Travelers, he said, go where they want and spend what they want. They don't consider sales tax.

In DeGray's opinion, the 1-percent surtax would not burden people. He said a person would have to spend $10,000 a year on consumer items to generate $100 in tax. How many people spend that much on “discretionary” items, he asked.

Instead, DeGray said people should consider the “totality of the town” and consider the benefit improved police and fire facilities would have for citizens.

Gartenstein said he understood the option tax posed a risk of spurring decreased retail sales. Still, he felt the project required other sources of revenue, besides putting the costs “on the backs of real estate tax payers.”

Brattleboro is the region's “commercial hub,” he said. The town spends more on municipal services as a result. Why should homeowners finance the commercial hub's existence, Gartenstein asked. The option tax would spread costs across more people.

Opposing view

Board member Dora Bouboulis disagreed with enacting another sales tax.

Bouboulis said Brattleboro exists within a regional economy. The town also borders New Hampshire, which does not have a sales tax.

She said the option tax comes with psychological implications. Most people will see only another sales tax. At what point will they stop coming to town and opt for New Hampshire?

After a hard 2011, with the Brooks House fire and Tropical Storm Irene, said Bouboulis, the business community could perceive the new sales tax “as a kick in the mouth.”
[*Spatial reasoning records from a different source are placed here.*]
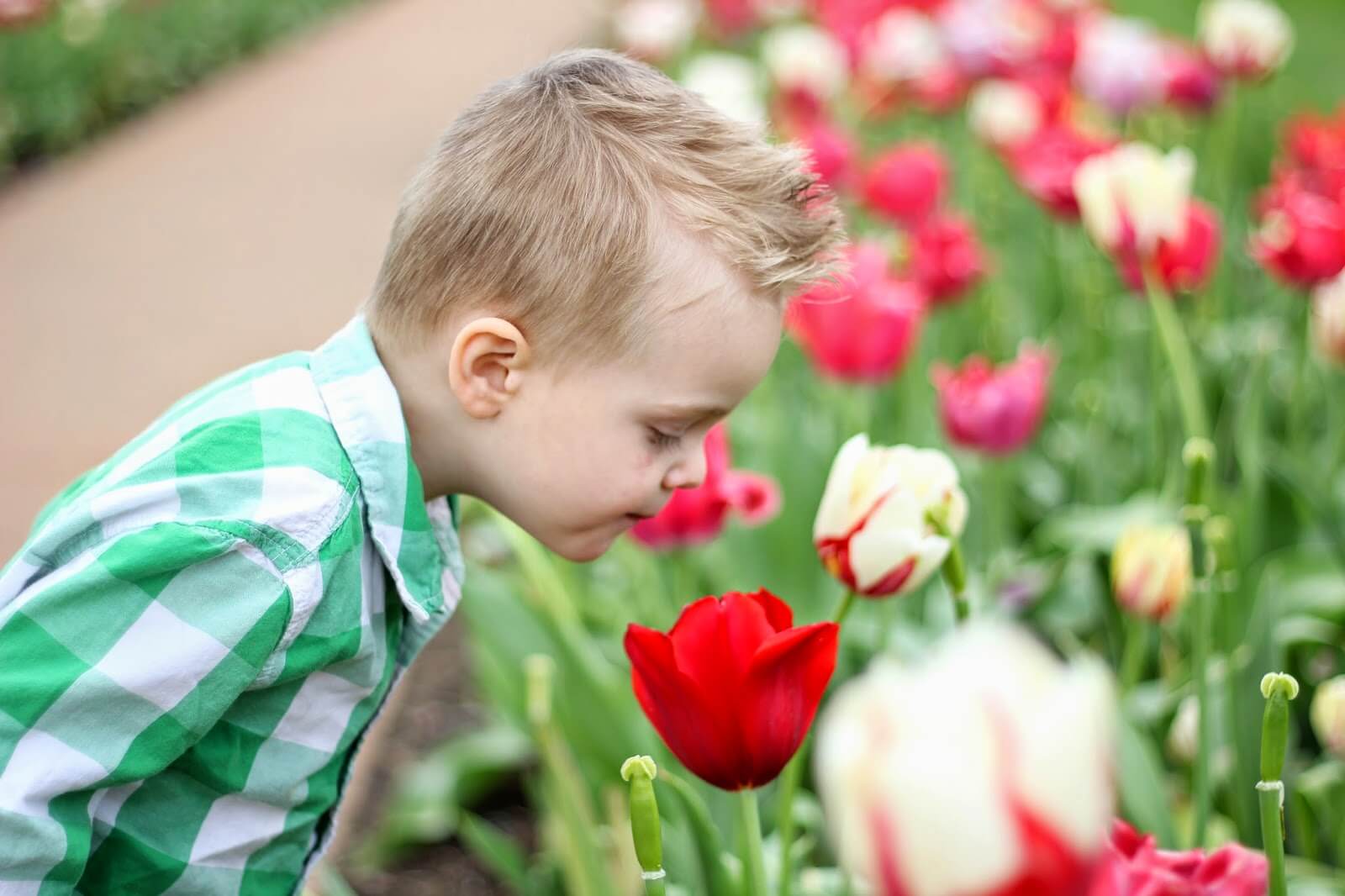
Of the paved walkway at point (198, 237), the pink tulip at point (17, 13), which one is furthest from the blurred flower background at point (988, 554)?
the pink tulip at point (17, 13)

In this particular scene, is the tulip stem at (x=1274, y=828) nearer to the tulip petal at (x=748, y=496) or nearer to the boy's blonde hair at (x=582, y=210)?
the boy's blonde hair at (x=582, y=210)

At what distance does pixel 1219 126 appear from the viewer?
141 inches

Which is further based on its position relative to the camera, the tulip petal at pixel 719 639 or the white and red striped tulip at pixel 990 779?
the tulip petal at pixel 719 639

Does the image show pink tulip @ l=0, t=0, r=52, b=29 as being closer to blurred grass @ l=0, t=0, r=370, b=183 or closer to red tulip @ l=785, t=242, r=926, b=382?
blurred grass @ l=0, t=0, r=370, b=183

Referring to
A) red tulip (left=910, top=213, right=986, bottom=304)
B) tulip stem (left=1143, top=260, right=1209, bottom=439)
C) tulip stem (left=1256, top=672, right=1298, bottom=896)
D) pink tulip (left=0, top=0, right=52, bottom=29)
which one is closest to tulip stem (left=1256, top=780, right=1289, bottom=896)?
tulip stem (left=1256, top=672, right=1298, bottom=896)

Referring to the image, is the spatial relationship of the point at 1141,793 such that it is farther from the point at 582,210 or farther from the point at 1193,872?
the point at 582,210

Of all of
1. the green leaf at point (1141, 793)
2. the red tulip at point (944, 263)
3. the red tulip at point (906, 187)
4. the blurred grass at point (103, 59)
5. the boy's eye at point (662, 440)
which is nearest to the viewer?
the boy's eye at point (662, 440)

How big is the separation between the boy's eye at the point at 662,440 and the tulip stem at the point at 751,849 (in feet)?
1.11

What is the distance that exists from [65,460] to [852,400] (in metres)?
2.39

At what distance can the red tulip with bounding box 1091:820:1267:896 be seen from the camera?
2.78 feet

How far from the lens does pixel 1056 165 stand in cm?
255

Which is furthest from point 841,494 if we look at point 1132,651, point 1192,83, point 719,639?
point 1192,83

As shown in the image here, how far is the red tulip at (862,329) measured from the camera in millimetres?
2025

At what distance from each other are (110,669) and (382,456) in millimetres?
291
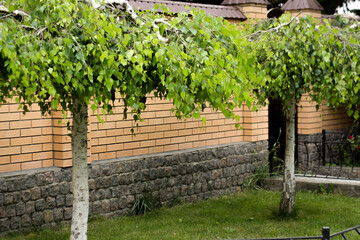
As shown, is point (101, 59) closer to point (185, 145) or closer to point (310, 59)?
point (310, 59)

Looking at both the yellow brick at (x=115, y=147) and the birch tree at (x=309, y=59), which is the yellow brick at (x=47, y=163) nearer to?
the yellow brick at (x=115, y=147)

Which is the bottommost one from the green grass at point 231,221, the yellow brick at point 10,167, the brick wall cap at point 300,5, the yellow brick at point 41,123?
the green grass at point 231,221


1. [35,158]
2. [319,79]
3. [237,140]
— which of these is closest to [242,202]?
[237,140]

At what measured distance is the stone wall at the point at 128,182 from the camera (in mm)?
7922

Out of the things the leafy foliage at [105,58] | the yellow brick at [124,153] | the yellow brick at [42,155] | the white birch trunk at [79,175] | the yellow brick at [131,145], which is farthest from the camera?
→ the yellow brick at [131,145]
Board member Ken Schneck said he did see a possible negative PR situation with the 1-percent tax that other communities would take advantage of.

“I'm not going to leave town for a dollar if I bought a $100 item,” said DeGray. “People going to Keene [N.H.] are going there now.”

DeGray, Bouboulis, and member Chris Chapman then engaged in a heated debate.

Schneck said he wanted a “fuller context” before making a decision. How would a new tax affect business owners, he asked, adding that the town's spreadsheet only reflected the effect on property owners.

He also expressed frustration with Windham County state Sens. Jeanette White and Peter Galbraith.

Schneck said he remembered asking the senators for help from the state to develop alternative methods for the town to raise revenue.

“But here we are stuck with this either/or,” he said. “The people we asked to help have not.”

Galbraith, reached in a separate phone interview, said, “Unfortunately we operate in a very difficult fiscal environment.”

He said it was “miraculous” that the state balanced its budget last year without raising broad-based taxes or making “severe cuts” in services.

He said Vermont towns did not have many options for raising revenues beyond the rooms, meals/alcohol, and local option taxes. For his part, Galbraith said he has tried to focus Montpelier's attention on Windham County's economic situation.

This spring, the Senate Economic Development, Housing, and General Affairs Committee, of which Galbraith is a member, held the second of two hearings in Brattleboro. The committee took testimony from local officials and business owners on what they needed to improve the county's economic climate. The committee members helped bring “seed money,” said Galbraith, to the county.

Galbraith agreed that one problem facing Brattleboro is its small Grand List. The town needs more business.

“Bringing business to Brattleboro is Brattleboro's job,” he said. “And Brattleboro is doing a good job at it. Attracting businesses will have to come from Brattleboro, because the state has limited resources.”

Sen. White did not respond to requests for comments by press time.

The 1-percent option tax requires approval by Brattleboro's Representative Town Meeting members.

The board further discussed the police-fire project at a meeting on Sept. 11 at the Municipal Center.